In vers 27 laat Jesaja de te verwachtte houding zien van Gods volk. Ze geloven dat God hen niet meer ziet en niet meer naar hen omziet. En als we ons in hun schoenen verplaatsen is dat een natuurlijke reactie. Ze voelde zich verlaten door God. Hoe kon God hen nu zo ver van hun thuis hebben weggehaald naar een ander land? Wat ging er nu gebeuren met Gods beloften voor hen? Als ze puur kijken naar de omstandigheden kan niet anders concluderen dat God niet meer aanwezig is. Aan de ene kant erkennen ze de Heer nog en noemen ze Hem nog steeds “mijn God”, maar tegelijkertijd redeneren en handelen ze niet naar wie God is en hoe ze Hem kennen.
Wellicht is dit ook herkenbaar voor ons, voor jou. Wat gebeurd er als je om je heen kijkt en het lijkt alsof God je niet meer ziet en niet meer naar je omziet? Antwoord op gebed blijft uit. Het lijkt alsof je tegen het plafond bidt. Hij lijkt er maar niet voor je te zijn in de dagelijkse worstelingen van het leven. Er lijkt maar geen einde te komen aan de situatie waar je in zit. Maar als we eerlijk zijn, hoe zichtbaar actief is God bezig in ons leven? En in welke mate verwachten we, correct of niet, dat God continu zichtbaar bezig is in ons leven? En wat is onze reactie als Hij niet zichtbaar bezig is? Denken we dat God ons is vergeten? Denken we dat God niet meer geïnteresseerd is in ons? Het is vaak makkelijk om naar onze omstandigheden te kijken en te concluderen dat God niet aanwezig is. Maar het is denk ik een natuurlijke reactie, een menselijke manier om te reageren.
Gods schijnbare afwezigheid in ons leven, ook te midden van de moeilijke momenten, is geen reden tot wanhoop en te denken dat God ons niet meer ziet of naar ons omziet.
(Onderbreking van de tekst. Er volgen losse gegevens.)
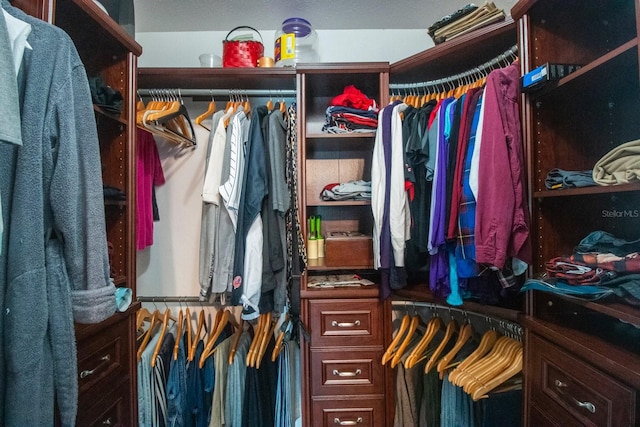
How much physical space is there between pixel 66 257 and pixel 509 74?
1371 millimetres

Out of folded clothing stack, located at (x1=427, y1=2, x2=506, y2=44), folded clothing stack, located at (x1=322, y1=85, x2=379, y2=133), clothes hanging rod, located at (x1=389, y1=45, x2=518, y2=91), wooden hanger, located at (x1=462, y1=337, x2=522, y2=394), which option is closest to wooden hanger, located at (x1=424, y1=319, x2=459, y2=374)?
wooden hanger, located at (x1=462, y1=337, x2=522, y2=394)

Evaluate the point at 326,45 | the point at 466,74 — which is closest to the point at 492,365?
the point at 466,74

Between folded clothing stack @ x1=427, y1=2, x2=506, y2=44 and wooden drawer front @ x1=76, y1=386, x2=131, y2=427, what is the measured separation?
1893 millimetres

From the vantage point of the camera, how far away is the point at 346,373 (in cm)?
137

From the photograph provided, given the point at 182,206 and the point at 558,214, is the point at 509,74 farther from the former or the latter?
the point at 182,206

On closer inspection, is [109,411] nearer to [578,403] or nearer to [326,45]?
[578,403]

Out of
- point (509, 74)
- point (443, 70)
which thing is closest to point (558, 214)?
point (509, 74)

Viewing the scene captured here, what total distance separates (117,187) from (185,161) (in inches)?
24.5

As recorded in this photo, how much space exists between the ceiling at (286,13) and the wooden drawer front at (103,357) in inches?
62.8

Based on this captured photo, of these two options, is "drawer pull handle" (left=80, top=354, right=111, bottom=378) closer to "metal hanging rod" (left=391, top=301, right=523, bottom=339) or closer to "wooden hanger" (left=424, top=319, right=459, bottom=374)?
"wooden hanger" (left=424, top=319, right=459, bottom=374)

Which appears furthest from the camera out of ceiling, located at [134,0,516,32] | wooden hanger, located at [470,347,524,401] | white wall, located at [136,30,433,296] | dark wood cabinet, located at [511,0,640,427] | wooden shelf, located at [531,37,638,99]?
white wall, located at [136,30,433,296]

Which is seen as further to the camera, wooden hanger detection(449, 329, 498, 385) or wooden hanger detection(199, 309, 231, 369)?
wooden hanger detection(199, 309, 231, 369)

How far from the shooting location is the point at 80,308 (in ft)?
2.26

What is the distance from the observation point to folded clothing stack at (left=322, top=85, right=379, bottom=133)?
4.68 feet
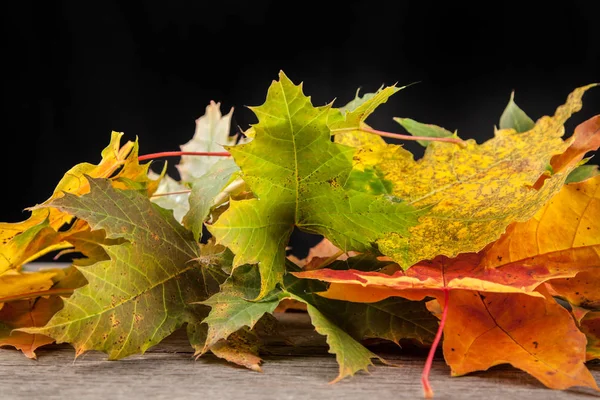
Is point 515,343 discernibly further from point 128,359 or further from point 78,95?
point 78,95

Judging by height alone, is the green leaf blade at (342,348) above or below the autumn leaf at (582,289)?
below

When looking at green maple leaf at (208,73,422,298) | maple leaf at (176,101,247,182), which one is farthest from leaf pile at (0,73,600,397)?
maple leaf at (176,101,247,182)

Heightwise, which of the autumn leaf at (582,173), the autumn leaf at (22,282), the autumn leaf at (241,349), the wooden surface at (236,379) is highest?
the autumn leaf at (582,173)

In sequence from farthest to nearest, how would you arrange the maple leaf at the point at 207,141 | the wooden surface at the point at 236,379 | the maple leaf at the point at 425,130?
the maple leaf at the point at 207,141 < the maple leaf at the point at 425,130 < the wooden surface at the point at 236,379

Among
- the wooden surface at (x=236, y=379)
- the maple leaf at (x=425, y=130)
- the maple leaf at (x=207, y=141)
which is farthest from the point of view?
the maple leaf at (x=207, y=141)

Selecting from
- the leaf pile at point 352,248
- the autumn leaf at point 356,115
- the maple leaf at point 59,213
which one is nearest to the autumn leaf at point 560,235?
the leaf pile at point 352,248

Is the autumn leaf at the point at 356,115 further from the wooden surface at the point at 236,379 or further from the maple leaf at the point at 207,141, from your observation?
the maple leaf at the point at 207,141
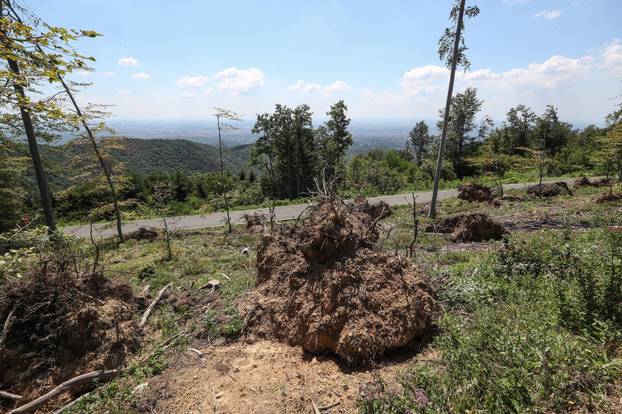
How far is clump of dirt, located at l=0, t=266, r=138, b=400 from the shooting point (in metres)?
4.59

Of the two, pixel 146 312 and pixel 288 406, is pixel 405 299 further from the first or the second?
pixel 146 312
Dat God niet zichtbaar is voor ons betekent niet dat Hij er niet is, of er niet voor ons is. Misschien is Hij stil omdat Hij al antwoord heeft gegeven, maar we realiseren het nog niet of misschien worstelen we met Zijn antwoord. Misschien is er onbeleden zonde in ons leven en is de fellowship verbroken en moet dat eerst geheeld worden. Misschien is God achter de schermen voor ons bezig is om een volgende stap klaar te zetten voordat Hij dit duidelijk maakt. Of misschien wil God ons gewoon doen groeien in ons geloof en onze afhankelijkheid op Hem. We willen zo graag alles duidelijk zien en God niet duidelijk aan het werk zien forceert ons om te wandelen in geloof, en dat vinden we moeilijk.
Maar we zien ook een volk dat oprecht aan het worstelen is met haar gevoelens. En dat is prima, zolang we God maar met respect blijven benaderen en Hem niets verwijten. Staan de psalmen niet vol met emoties van mensen die oprecht worstelen met God? Lezen we niet in Job 3 dat Job zelfs richting God de dag vervloekt waarop hij geboren was?
De geuite frustratie is het startpunt van Jesaja’s afsluitende woorden, en het mag ook jouw startpunt zijn als dat is waar je je momenteel bevindt. Maar zie ook dat te midden ervan, God hen al begint gerust te stellen zonder dat ze dat wellicht door hebben. Hij noemt hen Jakob en Israël. Hij herinnert hen eraan dat zij niet de eersten zijn die met God worstelen. Jakob deed dat eeuwen eerder al, en God zegende hem. Net zoals God trouw was aan Israël, zal Hij hen trouw blijven. Zij zijn Gods verbondsvolk, en Hij zal hen niet in de steek laten. En datzelfde geldt voor ons. Wij, iedereen die wedergeboren is, die onderdeel is van Zijn lichaam, wij zijn Gods verbondsvolk op basis van het Nieuwe Verbond, en Hij zal ons nooit in de steek laten.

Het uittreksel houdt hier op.